They are a classic feature of most towns and are a traditional British landmark.
But there won’t be many tourists stopping to take photographs of this old red phone box in Blackpool.
A business owner on Preston Old Road, Marton, has said he is fed up of people using the phone box outside his garage as a urinal.
The once-proud feature has been targeted by yobs and now stands broken and battered.
John Baron, who runs West Coast Motors, used to help keep the phone box clean and tidy but said it is no longer worth the effort.
He said: “It is an eyesore – it’s basically a rubbish tip now.”
The phone box door has been broken off and Mr Baron said he frequently finds other people’s rubbish in there.

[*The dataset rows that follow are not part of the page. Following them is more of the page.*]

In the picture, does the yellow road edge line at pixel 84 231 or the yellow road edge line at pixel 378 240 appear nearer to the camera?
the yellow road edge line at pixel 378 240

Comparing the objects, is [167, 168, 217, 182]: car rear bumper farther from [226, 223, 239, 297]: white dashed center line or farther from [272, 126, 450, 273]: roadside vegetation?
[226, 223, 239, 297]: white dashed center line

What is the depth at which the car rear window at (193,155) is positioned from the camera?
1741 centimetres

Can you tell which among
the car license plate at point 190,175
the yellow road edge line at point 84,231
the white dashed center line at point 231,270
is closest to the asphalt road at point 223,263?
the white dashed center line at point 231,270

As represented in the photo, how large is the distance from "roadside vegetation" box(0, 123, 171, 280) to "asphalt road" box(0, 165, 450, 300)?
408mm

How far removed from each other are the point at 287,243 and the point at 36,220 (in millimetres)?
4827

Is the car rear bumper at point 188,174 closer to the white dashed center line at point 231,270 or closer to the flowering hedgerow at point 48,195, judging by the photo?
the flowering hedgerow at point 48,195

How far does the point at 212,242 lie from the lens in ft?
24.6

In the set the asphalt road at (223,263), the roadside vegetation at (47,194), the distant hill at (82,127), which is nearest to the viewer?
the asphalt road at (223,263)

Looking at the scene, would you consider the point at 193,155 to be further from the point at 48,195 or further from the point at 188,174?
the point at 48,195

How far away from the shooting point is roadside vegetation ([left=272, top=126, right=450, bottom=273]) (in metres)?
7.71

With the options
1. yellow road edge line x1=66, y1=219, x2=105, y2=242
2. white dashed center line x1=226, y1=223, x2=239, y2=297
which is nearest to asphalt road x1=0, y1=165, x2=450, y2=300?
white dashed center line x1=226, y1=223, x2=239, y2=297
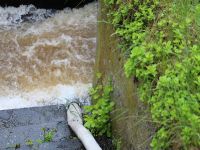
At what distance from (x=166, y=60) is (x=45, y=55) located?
3.60 metres

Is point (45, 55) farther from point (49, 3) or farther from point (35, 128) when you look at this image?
point (35, 128)

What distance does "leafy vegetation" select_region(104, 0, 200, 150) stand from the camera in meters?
2.57

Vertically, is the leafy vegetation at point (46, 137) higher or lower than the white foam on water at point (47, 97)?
lower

He added: “I used to clean it but I’ve just given up now.
“There are beer bottles chucked in the side of it.”
He said the eyesore is a source of frustration among local residents and little seems to be being done to improve it.
Mr Baron added: “The last time an engineer came down he said it wasn’t cost-effective to remove it.
“For two or three years the door has been off and now there’s graffiti on it.”
He said recently an engineer was sent to put a new handset on the phone box after it was damaged by yobs.
A spokeswoman for BT, which owns the phone box, said the company was only aware of one case of vandalism in more than a year.
She added: “A replacement door has been ordered for this particular phone box.
“The phone kiosk is still used so we would not want to remove it.
“Our records show the incident in August is the only time it has been vandalised in the past 18 months, but of course any act of vandalism is regrettable.
“We respond to any reports of vandalism as quickly as we can.”
The red telephone box has been a signature of the UK since Sir Giles Gilbert Scott first submitted the design as a competition entry in 1924.
Joan Humble, chairman of Blackpool Civic Trust, said; “There are some telephone boxes that are nationally listed and, even though most people have mobiles, there are still a lot of individuals who value having them.
“The traditional phone boxes are still an interesting feature of our streets and roads.”